▶ _INSTRUCTION_:
Exact repetition of every entry is required.

▶ _SUPPLIED MATERIAL_:
+ + +

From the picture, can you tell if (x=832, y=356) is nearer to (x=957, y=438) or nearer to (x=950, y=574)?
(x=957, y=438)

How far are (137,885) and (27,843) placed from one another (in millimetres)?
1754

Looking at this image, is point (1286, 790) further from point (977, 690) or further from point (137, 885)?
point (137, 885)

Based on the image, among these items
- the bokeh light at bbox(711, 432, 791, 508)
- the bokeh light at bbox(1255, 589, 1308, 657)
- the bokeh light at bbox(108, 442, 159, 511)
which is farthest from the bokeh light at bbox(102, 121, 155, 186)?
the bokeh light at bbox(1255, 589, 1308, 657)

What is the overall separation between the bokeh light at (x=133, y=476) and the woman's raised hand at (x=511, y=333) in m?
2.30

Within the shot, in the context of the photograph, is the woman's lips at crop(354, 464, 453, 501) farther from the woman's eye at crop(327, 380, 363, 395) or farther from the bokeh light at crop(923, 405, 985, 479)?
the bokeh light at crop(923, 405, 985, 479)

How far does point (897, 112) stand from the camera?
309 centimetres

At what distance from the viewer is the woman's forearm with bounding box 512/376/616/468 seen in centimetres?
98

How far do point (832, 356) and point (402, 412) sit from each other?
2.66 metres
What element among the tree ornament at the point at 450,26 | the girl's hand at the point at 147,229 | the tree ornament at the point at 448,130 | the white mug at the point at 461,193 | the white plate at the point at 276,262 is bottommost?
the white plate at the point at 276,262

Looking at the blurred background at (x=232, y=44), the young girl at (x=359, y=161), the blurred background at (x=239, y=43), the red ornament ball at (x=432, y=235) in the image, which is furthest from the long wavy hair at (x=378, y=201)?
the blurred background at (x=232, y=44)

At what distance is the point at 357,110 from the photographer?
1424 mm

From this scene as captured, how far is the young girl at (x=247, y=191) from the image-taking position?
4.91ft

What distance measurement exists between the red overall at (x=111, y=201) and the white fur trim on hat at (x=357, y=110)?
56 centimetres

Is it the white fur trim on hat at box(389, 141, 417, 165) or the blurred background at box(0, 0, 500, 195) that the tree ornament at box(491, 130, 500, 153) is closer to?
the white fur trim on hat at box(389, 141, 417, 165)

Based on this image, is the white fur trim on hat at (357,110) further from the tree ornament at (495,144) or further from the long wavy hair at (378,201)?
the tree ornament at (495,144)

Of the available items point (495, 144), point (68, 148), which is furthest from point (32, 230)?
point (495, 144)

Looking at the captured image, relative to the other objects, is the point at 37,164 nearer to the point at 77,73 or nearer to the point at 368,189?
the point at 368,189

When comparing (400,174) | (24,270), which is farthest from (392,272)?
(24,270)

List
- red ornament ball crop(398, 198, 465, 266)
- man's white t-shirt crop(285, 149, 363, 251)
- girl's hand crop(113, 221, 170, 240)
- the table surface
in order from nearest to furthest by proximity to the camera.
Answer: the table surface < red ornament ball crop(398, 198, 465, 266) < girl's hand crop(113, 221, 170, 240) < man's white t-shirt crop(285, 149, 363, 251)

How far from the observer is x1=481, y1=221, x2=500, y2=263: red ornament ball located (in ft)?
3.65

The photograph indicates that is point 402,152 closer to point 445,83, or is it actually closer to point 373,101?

+ + +

▶ _ANSWER TO THIS TASK_:
From the picture, can you tell if (x=832, y=356) is nearer to (x=957, y=438) or nearer to (x=950, y=574)?
(x=957, y=438)

How far are (137,885) and (27,843) placed from one another (in millimetres)?
1754

Looking at this image, is point (1286, 790) further from point (977, 690) or further from point (137, 885)?
point (137, 885)

Based on the image, among these items
- the bokeh light at bbox(711, 432, 791, 508)
- the bokeh light at bbox(1255, 589, 1308, 657)
- the bokeh light at bbox(108, 442, 159, 511)
which is farthest from the bokeh light at bbox(102, 121, 155, 186)?
the bokeh light at bbox(1255, 589, 1308, 657)

What is the overall separation between the bokeh light at (x=133, y=476) and the woman's raised hand at (x=511, y=333) in m?
2.30

Within the shot, in the context of the photograph, is the woman's lips at crop(354, 464, 453, 501) farther from the woman's eye at crop(327, 380, 363, 395) or farther from the bokeh light at crop(923, 405, 985, 479)?
the bokeh light at crop(923, 405, 985, 479)

How far does point (897, 112) stand from the camera?
309 centimetres

At what distance from the viewer is the woman's forearm with bounding box 512/376/616/468 seen in centimetres?
98

How far do point (832, 356) and point (402, 412) sit from each other?
2.66 metres
What element among the tree ornament at the point at 450,26 | the girl's hand at the point at 147,229 | the tree ornament at the point at 448,130 | the white mug at the point at 461,193 | the white plate at the point at 276,262 is bottommost?
the white plate at the point at 276,262

Looking at the blurred background at (x=232, y=44), the young girl at (x=359, y=161), the blurred background at (x=239, y=43), the red ornament ball at (x=432, y=235) in the image, which is furthest from the long wavy hair at (x=378, y=201)?
the blurred background at (x=232, y=44)

At what distance is the point at 357,110 from the photographer?
1424 mm

From this scene as captured, how far is the young girl at (x=247, y=191) from the image-taking position?
4.91ft

What distance measurement exists between the red overall at (x=111, y=201) and the white fur trim on hat at (x=357, y=110)?
56 centimetres

Is it the white fur trim on hat at box(389, 141, 417, 165) or the blurred background at box(0, 0, 500, 195) that the tree ornament at box(491, 130, 500, 153) is closer to?
the white fur trim on hat at box(389, 141, 417, 165)

Based on this image, is the white fur trim on hat at (357,110) further from the tree ornament at (495,144) or further from the long wavy hair at (378,201)?
the tree ornament at (495,144)

Of the available items point (495, 144), point (68, 148), which is furthest from point (32, 230)?
point (495, 144)

Looking at the captured image, relative to the other objects, is the point at 37,164 nearer to the point at 77,73 or nearer to the point at 368,189?
the point at 368,189

When comparing (400,174) | (24,270), which is farthest from (392,272)?
(24,270)

List
- red ornament ball crop(398, 198, 465, 266)
- man's white t-shirt crop(285, 149, 363, 251)
- girl's hand crop(113, 221, 170, 240)
- the table surface
in order from nearest to furthest by proximity to the camera.
Answer: the table surface < red ornament ball crop(398, 198, 465, 266) < girl's hand crop(113, 221, 170, 240) < man's white t-shirt crop(285, 149, 363, 251)

How far from the observer is x1=481, y1=221, x2=500, y2=263: red ornament ball located (in ft)?
3.65

The photograph indicates that is point 402,152 closer to point 445,83, or is it actually closer to point 373,101?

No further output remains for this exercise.